Sunday, December 04, 2005

Be careful what you wish for ...

... because you just might get it.

This editorial in yesterday's Washington Times demonstrates the downside of free elections in the Middle East.

In Egypt, the Muslim Brotherhood is poised to make significant gains in the ongoing parliamentary voting process currently taking place. The Brotherhood, which claims it renounced violence in the 1970s (but we know better, don't we?), draws support from all over the Arab world and aims to establish an Islamic state which would be openly hostile to both the US and Israel.

Despite Egyptian President Hosni Mubarak's efforts to keep the Brotherhood down, his crackdown on democratic freedoms have meant that over time, the only place where it is safe to dissent in Egypt - and many other Arab countries, for that matter - is in the mosque.
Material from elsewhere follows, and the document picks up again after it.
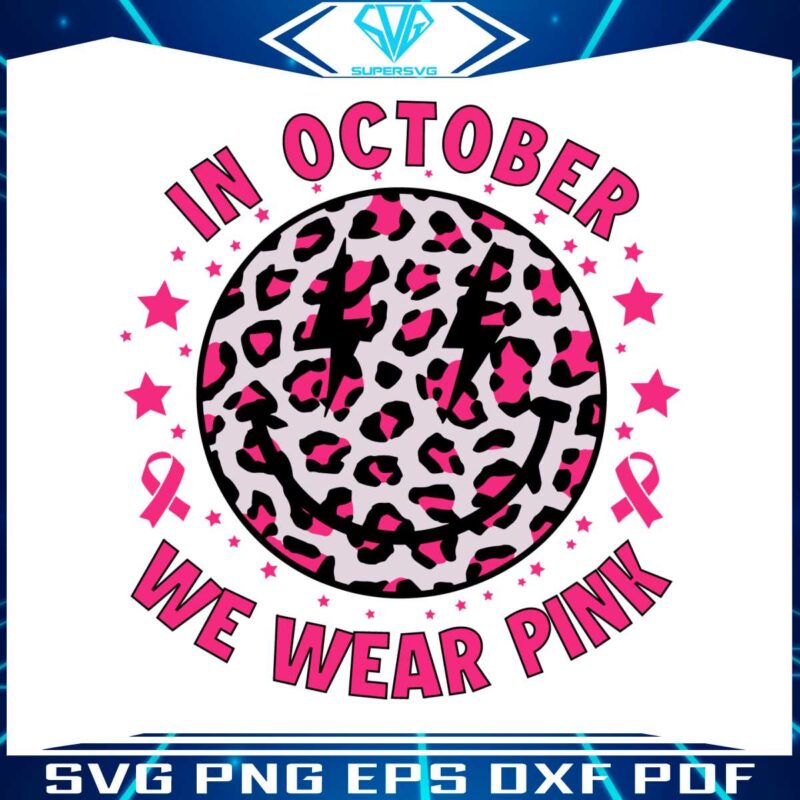 breast-cancer-awareness-in-october-we-wear-pink-svg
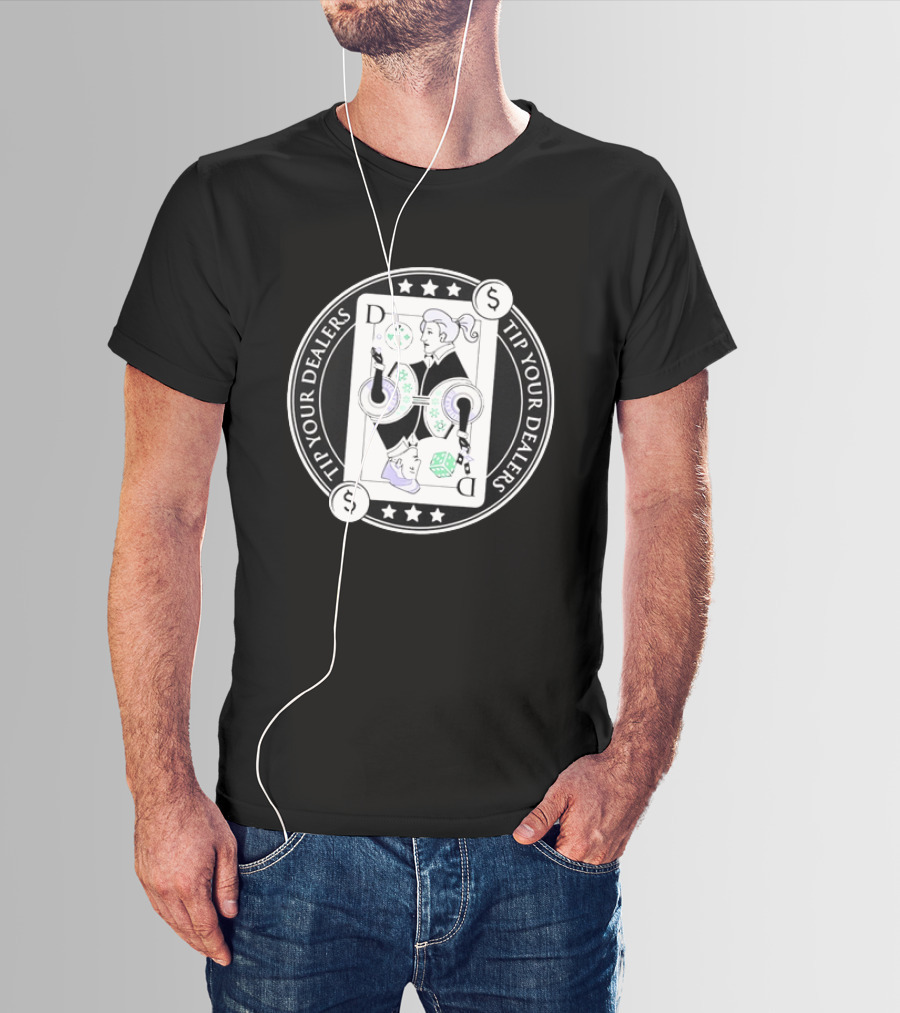 Tip Your Dealers Casino Playing Card Dealer Poker Chips Dice T-Shirt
This naturally leads to religious-based, Islamic extremist groups like the Brotherhood emerging in the public mind as the best and in fact only possible option for protest (as Daniel Benjamin and Stephen Simon point out in their book "The Next Attack", a book reviewed in this space on Friday).

How unfortunate it would be for the West if a democratically-elected government in such a key country like Egypt would be one to provide shelter and support for terrorists. Ironically, that's part and parcel of the risk involved in expanding democracy in the Middle East.